** START Extract provided **
Screenagers: what’s different about growing up online

When we talk about generations and social media, we usually focus on both ends of the spectrum, with those who grew up without it and those who were raised on it. Often forgotten is the group of older Gen Zers who were caught right in the middle of it all. This is the group I belong to, and we definitely suffer from middle-child syndrome. We were born too late to enjoy growing up without social media and too early to be digital natives. Social media and smartphone usage both took off right as we became teenagers. Never before had teenagers been so connected to each other and the world. Imagine mixing all the awkwardness of growing up with platforms that broadcast that everywhere. Facebook, Snapchat, and Instagram quickly became major parts of our lives. Our parents used some of them but we were the true test subjects, all during some of our most formative years. Coming of age during that time had profound effects on all of us. It also shifted how people grow up, a shift that’s just as relevant today as it was a decade ago.
** END Extract provided **
** START Dataset section **
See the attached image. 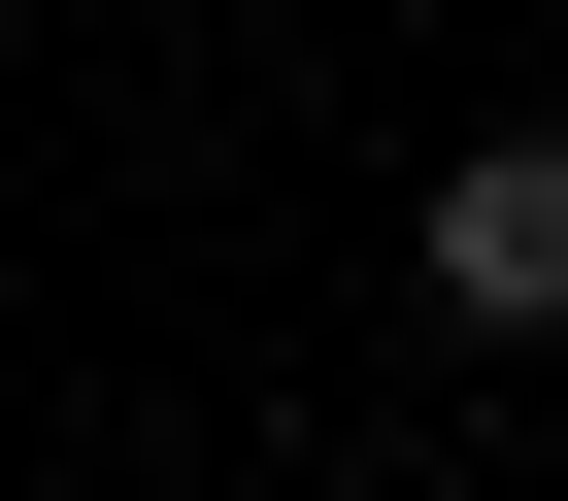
** END Dataset section **
## Exercises
**a.** Which social media platforms does the piece on growing up online name?
**b.** Carry the piece on growing up online further, starting after its last sentence.

## Answers to the exercises
**a.** Facebook, Snapchat, and Instagram.

**b.**
Before we head into the quasi-dystopia that is growing up online, let’s talk about what made growing up before this era different. As always I’ll note that like with any conversation, there’s nuance here. There were many things that weren’t great about growing up back then. A lot of parents didn’t necessarily believe in the idea of nurturing kids and helping them become actualized adults. This wasn’t always the case, but it was the norm. Widespread prejudice made growing up hell for kids who came from different backgrounds. I don’t want to discount those hardships and others. In some ways we have made progress, not as much as we’d like or need, but still progress. With that being said though, in my eyes the actual experience of growing up was a more fulfilling experience. The main difference was that you grew up in the world. There were a lot of challenges, but you learned how to live in that world and be a part of it. There was a community that you had to navigate and find your place in. When you were bored you had to use your imagination to create something to do. Those moments of creativity led you to become more of yourself and find yourself. Growing up wasn’t a passive experience spent scrolling and posting. The life you were living at that moment was all there was. Now there seems to be two lives, the one you actually live and the online one. That online one has become the priority. By focusing on that secondary life, we don’t find our real selves in the world. We don’t grow into ourselves, we just grow into our profile. I think this is why kids today are so nostalgic for the 90s, 80s, 70s, and 60s. Those eras feel richer because people and life were more embodied. They found their place in the world not in their screens.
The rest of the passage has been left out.